Iceland: So Cool It's Hot

The worldwide economic crisis hit Iceland particularly hard in 2008, with the national unit of currency, the krona, taking a major beating. However, the island nation's recent economic woes put this normally pricey destination on the hot-travel-deals radar.

Now is a great time to take advantage of better currency exchange rates with a trip to the land of fire and ice.

Iceland Fast Facts

  • Population: 300,000, over half settled in the capital city of Reykjavik.
  • Geography: Iceland is roughly the size of Ohio.
  • Currency: The krona (plural: kronur).
  • Language: Icelandic (formerly Old Norse) remains essentially unchanged from its Viking ancestry during their settlement here in the ninth century; most citizens also speak English.
  • Geology: Glaciers cover over 10% of the country, and its over two dozen active volcanoes keep things interesting, earning Iceland the nickname "The land of fire and ice."
  • Health: Icelanders are among the healthiest people on earth, with one of longest life expectancies worldwide.
  • Flora and Fauna: The arctic fox is Iceland's only native mammal; its hallmark birch trees are also native to the island; other wild inhabitants and plants were imported from the European mainland. (Travelers will likely appreciate Iceland's lack of mosquitoes).

Blue Lagoon Spa

Iceland's active volcanoes, mountains, geysers and alpine lakes make it an ideal and thrilling destination for outdoorsy travelers. Visitors familiar with the geologic wonders of Yellowstone National Park will be in hot-water heaven here: there are four national parks and other protected areas where massive glaciers meet volatile hot springs with spectacular results. Guided Jeep tours are a popular, safe way to get an up-close and personal look at the massive glaciers, and whale watching along the coastline is another must-do while visiting.

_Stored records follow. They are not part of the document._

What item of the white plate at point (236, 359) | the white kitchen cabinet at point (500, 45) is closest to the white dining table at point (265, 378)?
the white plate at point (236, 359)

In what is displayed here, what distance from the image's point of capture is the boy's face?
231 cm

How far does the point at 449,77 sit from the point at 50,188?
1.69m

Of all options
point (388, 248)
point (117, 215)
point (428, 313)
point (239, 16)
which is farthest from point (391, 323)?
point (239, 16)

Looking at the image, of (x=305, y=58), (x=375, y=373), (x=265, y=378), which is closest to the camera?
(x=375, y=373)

Travelers of all types will also savor a visit to one of Iceland's many outdoor hot springs and pools, popular gathering places year-round. A stop at the Blue Lagoon geothermal spa is a must for many visitors.

More citified travelers can eat, shop and satisfy their cultural cravings in the capital city of Reykjavik. Shoppers will find deals on lopapeysas, the traditional sheep's wool sweater that's an Icelandic cultural hallmark as well as a distinctive, wearable souvenir.

Reykjavik is also where most of Iceland's many museums are located, including the Reykjavik Art Museum, housed in three separate buildings, the National Gallery and The Culture House, a museum that gives visitors a sense of Icelandic history and culture. In addition to these larger museums, there are myriad smaller art galleries and live music venues in this charming, walkable city.

Foodies will enjoy their visit as well: Iceland is renowned for its abundant fresh seafood from the cold North Atlantic waters. Due to stringent agricultural standards, Iceland's lamb, poultry and cheeses are superb. Look for traditional smoked lamb ( hangikjöt) or fresh cheeses, including the yogurt-like skyr. Licorice and fine chocolate (sometimes combined) are favorite Icelandic sweet treats.

When to Go and How to Get There

Don't be dissuaded by its frigid name; Iceland's hardy citizens are active outdoors and culturally year-round. Iceland's climate is relatively mild, though certainly cooler than those who usually vacation in the tropics might expect. Winter temps hover around freezing, but only reach to the mid-50-degrees in summer.

Dress in layers, as the weather can take unexpected turns any time of year. As with Alaska and northern Canada, Iceland's northern latitude means full days of sunlight in summer and long, dark winter days that often end with a light show courtesy of the aurora borealis.

Flights take about five to six hours from New York to Keflavik International Airport (about 30 miles from Reykjavik). Icelandair offers year-round flights from several U.S. cities. Now is the time to check major travel portals like: TripAdvisor, Expedia and Kayak for the best flight deals.

Visitors will need a current passport to travel to Iceland. Most merchants accept major credit cards, making shopping easier by foregoing trips to the bank to exchange currency. Finally, don't forget to pack European adapters for electronic devices.

Iceland, Glacier Lagoon

To plan a visit, here's a list of outfitters and travel tour groups offering various ways to see Iceland:
  • Svea Adventures offers small scale, eco-friendly travel tours of Iceland, including adventure tours of volcanic sites on horseback.
  • Nordic Visitor offers Iceland vacation packages for honeymooners, families, and luxury travelers, and car rental packages for self-driving tours.
  • Arctic Adventures provides a variety of outdoor adventures for hardier travelers, from kayaking to ice climbing to glacial hiking.
  • Unique tours can be customized to meet luxury travelers' needs through Iceland Experience.